How To Make Judicial Confirmation Hearings Interesting

by Pejman Yousefzadeh on July 13, 2009

I am surprised that no one has yet adopted Randy Barnett’s idea:

Supreme Court confirmation hearings do not have to be about either results or nothing. They could be about clauses, not cases. Instead of asking nominees how they would decide particular cases, ask them to explain what they think the various clauses of the Constitution mean. Does the Second Amendment protect an individual right to arms? What was the original meaning of the Privileges or Immunities Clause of the 14th Amendment? (Hint: It included an individual right to arms.) Does the 14th Amendment “incorporate” the Bill of Rights and, if so, how and why? Does the Ninth Amendment protect judicially enforceable unenumerated rights? Does the Necessary and Proper Clause delegate unlimited discretion to Congress? Where in the text of the Constitution is the so-called Spending Power (by which Congress claims the power to spend tax revenue on anything it wants) and does it have any enforceable limits?

Don’t ask how the meaning of these clauses should be applied in particular circumstances. Just ask about the meaning itself and how it should be ascertained. Do nominees think they are bound by the original public meaning of the text? Even those who deny this still typically claim that original meaning is a “factor” or starting point. If so, what other factors do they think a justice should rely on to “interpret” the meaning of the text? Even asking whether “We the People” in the U.S. Constitution originally included blacks and slaves — as abolitionists like Lysander Spooner and Frederick Douglass contended, or not as Chief Justice Roger Taney claimed in Dred Scott v. Sandford — will tell us much about a nominee’s approach to constitutional interpretation. Given that this is hardly a case that will come before them, on what grounds could nominees refuse to answer such questions?

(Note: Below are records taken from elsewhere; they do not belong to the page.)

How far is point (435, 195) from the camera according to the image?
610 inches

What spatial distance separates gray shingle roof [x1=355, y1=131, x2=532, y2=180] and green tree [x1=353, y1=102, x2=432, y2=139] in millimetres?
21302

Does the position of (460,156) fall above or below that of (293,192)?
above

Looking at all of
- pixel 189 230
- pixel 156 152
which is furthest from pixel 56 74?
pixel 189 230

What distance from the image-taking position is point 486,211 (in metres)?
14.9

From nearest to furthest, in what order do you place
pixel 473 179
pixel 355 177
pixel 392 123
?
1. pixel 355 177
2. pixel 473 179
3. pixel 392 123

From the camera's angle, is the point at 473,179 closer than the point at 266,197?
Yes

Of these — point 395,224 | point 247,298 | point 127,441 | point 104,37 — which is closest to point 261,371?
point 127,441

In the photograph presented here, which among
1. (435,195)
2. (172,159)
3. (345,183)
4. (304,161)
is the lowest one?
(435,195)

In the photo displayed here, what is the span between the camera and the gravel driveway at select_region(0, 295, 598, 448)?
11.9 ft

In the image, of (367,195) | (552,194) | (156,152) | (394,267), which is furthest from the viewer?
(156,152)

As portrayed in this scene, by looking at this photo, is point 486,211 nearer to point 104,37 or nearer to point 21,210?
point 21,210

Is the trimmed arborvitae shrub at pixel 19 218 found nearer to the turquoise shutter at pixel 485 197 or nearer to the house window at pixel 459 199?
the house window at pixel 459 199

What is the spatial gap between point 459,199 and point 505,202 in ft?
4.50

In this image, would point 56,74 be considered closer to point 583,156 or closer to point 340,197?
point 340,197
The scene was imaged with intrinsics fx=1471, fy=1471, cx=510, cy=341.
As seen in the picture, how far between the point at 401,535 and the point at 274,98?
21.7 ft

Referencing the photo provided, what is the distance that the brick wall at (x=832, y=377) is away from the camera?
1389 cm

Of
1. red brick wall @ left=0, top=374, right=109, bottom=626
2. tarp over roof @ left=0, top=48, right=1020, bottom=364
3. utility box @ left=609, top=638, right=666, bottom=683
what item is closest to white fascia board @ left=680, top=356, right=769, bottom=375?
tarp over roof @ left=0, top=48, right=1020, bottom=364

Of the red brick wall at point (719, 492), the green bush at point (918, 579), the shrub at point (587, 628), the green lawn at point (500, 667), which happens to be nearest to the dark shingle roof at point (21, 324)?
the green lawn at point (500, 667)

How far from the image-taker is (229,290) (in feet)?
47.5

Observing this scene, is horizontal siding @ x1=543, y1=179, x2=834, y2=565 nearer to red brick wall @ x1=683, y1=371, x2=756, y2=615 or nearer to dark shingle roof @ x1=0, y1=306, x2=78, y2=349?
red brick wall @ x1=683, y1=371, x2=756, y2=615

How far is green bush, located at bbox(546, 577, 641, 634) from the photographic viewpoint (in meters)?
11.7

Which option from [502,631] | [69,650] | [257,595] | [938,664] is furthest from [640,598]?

Of course, inquiring into clauses not cases would require senators to know something about the original meaning of the Constitution. Do they? It would be interesting to hear what Sen. Al Franken thinks about such matters, but no more so than any other member of the Judiciary Committee. Such a hearing would not only be entertaining, it would be informative and educational. After all, it would be about the meaning of the Constitution, which is to say it would be about something.

Sonia Sotomayor is prepared to refrain from commenting on cases, with the rationale being that such comments, if offered, would serve to prejudice her in the event that similar cases come before her as a Justice. That’s fine and understandable. But there is nothing wrong with asking her to comment on the meaning of the Constitution. If she fails to do that, she would be genuinely unresponsive to the questions before her, and would give Senators a genuine reason to vote against her nomination.